O fato é que com a crise, a equipe econômica está significativamente desmoralizada. Sintomaticamente, o senador José Serra, um dos cardeais do PSDB e uma das vozes econômicas mais ouvidas do pais, pouco tem se manifestado sobre o quadro econômico. Teria recusado participar de uma reunião convocada por Fernando Henrique da qual participaram, entre outros, Covas e Tasso Jereissati. As divergências de Serra com a atual equipe vêm desde o início do governo. O sempre presente ministro Sérgio Motta também tomou um chá de sumiço na edição do pacote.

A crise no governo atinge diretamente a figura do presidente. Ele vem sendo acusado por colunas políticas e outros observadores de ter se deslumbrado pelo poder.
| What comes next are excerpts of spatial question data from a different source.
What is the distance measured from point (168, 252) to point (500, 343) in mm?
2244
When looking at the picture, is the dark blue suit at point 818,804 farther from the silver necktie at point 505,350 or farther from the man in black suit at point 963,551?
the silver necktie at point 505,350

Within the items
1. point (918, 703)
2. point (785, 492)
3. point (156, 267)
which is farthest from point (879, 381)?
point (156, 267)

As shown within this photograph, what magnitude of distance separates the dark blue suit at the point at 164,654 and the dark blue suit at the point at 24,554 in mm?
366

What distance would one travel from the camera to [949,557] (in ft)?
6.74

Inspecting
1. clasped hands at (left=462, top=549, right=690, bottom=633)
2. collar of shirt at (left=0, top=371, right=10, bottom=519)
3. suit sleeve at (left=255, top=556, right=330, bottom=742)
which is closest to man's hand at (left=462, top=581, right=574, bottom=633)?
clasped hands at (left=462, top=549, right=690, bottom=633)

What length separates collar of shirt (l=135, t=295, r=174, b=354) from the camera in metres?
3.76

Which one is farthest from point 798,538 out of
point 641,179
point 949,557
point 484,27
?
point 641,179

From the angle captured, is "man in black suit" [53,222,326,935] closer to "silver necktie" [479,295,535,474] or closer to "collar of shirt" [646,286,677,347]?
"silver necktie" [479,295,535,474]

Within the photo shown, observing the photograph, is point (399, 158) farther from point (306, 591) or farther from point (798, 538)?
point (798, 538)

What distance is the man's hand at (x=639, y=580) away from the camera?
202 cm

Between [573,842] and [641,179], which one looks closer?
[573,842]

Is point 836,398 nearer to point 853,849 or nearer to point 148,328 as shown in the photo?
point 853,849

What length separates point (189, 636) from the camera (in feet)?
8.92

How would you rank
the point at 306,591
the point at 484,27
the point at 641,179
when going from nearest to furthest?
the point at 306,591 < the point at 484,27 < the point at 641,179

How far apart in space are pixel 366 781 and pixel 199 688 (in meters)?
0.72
O deslumbramento seria uma das causas da pouca ação do governo. Fernando Henrique estaria se portando como um imprevidente capitão de navio, que ante a aproximação da turbulência das ondas e da tempestade, permanece em sua cabine imaginando um céu estrelado e um mar límpido. Enquanto isso, os seus comandados, incansáveis de festejar os últimos sucessos, estavam ébrios no salão de festas. Somente a força da turbulência parece tê-los devolvido à realidade, mesmo que perplexos.